━━━━━ RAW DATA
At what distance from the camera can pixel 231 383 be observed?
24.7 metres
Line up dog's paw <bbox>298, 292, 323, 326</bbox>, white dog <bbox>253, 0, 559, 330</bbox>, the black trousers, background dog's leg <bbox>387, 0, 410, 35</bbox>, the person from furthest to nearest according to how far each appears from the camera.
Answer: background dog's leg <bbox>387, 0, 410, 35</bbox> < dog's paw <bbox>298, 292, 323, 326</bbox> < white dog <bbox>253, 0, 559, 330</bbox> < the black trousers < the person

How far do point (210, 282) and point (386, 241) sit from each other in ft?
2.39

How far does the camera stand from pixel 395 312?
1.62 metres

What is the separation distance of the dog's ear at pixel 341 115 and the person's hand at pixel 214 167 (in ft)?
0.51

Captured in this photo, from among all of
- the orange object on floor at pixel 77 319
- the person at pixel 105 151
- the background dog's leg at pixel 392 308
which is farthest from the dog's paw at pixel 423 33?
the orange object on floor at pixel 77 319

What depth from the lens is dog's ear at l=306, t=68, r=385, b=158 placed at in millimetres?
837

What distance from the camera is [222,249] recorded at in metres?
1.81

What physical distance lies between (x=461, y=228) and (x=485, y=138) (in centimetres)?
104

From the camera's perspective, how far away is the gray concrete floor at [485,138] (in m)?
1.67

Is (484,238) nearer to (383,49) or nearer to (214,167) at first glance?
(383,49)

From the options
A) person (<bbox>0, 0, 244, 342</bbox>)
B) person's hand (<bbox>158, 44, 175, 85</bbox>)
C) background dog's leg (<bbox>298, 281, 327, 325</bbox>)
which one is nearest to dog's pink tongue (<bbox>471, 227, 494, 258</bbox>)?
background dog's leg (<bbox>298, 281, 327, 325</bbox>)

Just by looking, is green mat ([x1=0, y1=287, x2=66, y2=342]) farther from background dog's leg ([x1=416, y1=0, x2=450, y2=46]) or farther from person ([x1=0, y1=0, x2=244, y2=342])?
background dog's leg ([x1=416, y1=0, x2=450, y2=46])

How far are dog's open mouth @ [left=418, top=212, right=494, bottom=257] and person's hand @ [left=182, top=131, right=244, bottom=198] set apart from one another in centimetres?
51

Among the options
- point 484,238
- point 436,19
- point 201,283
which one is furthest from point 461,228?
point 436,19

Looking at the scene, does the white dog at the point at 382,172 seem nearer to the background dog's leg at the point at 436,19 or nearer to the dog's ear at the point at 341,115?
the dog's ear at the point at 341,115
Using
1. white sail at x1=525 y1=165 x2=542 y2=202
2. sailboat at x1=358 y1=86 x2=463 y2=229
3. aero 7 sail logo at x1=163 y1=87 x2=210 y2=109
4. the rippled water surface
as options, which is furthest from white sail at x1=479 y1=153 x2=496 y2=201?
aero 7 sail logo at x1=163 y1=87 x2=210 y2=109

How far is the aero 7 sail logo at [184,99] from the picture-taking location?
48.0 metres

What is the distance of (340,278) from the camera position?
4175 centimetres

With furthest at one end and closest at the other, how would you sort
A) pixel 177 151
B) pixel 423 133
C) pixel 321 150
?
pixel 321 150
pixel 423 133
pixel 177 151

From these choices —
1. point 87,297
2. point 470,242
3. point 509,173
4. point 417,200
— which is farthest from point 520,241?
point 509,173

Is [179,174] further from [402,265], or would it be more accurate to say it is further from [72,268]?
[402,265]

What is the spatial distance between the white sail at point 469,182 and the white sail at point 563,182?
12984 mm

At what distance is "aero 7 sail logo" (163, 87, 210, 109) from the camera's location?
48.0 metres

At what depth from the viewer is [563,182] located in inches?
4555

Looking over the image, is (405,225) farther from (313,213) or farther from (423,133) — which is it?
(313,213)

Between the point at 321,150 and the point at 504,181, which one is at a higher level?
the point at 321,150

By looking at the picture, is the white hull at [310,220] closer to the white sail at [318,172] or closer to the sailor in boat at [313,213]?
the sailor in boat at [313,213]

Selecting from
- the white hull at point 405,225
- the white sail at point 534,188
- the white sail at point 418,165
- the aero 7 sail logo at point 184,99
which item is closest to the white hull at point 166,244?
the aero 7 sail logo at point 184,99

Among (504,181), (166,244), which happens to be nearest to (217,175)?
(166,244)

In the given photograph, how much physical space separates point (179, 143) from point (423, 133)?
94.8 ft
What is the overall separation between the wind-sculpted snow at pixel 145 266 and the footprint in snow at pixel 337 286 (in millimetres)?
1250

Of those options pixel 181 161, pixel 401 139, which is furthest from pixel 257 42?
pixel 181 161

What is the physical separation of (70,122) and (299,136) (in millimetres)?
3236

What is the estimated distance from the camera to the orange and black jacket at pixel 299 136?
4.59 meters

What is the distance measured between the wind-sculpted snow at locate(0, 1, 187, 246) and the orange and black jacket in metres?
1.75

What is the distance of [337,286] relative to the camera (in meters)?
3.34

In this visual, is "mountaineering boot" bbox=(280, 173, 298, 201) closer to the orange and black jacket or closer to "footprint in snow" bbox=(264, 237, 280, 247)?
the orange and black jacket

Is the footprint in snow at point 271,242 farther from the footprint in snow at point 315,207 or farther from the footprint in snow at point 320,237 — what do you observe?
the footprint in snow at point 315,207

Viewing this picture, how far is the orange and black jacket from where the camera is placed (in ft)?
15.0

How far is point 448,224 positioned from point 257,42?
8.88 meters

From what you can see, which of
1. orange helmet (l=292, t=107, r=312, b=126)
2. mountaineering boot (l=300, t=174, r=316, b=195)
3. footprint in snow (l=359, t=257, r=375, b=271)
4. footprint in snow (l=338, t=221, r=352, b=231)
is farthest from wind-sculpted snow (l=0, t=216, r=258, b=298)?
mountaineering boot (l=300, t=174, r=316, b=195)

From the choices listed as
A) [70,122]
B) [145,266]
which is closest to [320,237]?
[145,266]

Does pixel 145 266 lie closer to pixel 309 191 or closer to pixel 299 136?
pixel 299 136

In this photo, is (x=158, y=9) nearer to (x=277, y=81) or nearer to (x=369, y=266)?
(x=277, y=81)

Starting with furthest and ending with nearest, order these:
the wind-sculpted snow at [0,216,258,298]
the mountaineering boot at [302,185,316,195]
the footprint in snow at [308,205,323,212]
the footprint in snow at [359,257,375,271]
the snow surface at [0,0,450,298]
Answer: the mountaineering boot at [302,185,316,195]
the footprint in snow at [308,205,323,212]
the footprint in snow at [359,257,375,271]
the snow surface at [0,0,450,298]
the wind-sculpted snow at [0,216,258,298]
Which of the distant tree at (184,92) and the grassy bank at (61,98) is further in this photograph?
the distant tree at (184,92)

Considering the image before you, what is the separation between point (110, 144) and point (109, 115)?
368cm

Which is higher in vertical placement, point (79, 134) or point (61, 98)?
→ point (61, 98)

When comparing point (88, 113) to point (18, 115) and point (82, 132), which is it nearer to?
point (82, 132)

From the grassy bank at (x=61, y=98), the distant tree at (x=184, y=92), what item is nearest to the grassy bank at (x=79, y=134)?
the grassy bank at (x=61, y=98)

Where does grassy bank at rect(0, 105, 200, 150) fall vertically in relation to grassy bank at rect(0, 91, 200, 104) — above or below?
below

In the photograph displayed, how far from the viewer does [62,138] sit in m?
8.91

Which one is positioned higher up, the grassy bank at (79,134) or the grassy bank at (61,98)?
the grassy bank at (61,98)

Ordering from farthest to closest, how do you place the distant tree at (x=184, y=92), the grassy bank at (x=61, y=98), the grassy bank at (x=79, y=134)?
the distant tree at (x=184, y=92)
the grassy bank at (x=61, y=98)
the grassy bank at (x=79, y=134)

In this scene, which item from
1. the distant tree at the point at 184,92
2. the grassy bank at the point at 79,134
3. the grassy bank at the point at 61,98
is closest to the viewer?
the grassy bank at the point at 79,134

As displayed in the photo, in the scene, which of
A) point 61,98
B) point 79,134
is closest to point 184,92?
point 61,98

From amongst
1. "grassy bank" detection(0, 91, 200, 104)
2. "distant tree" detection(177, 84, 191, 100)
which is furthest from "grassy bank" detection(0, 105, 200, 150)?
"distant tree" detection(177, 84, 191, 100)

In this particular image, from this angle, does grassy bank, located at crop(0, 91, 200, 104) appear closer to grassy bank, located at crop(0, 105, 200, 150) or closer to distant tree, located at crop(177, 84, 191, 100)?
━━━━━━━━━━
● DESCRIPTION OF THE TASK:
Repeat verbatim the lines of the listing from the line containing "In this visual, is" through the line containing "8.88 meters", inclusive.

● RESPONSE BELOW:
In this visual, is "mountaineering boot" bbox=(280, 173, 298, 201) closer to the orange and black jacket or closer to "footprint in snow" bbox=(264, 237, 280, 247)?
the orange and black jacket

Is the footprint in snow at point 271,242 farther from the footprint in snow at point 315,207 or farther from the footprint in snow at point 320,237 — what do you observe?
the footprint in snow at point 315,207

Viewing this picture, how far is the orange and black jacket from where the camera is placed (in ft)?
15.0

How far is point 448,224 positioned from point 257,42?
8.88 meters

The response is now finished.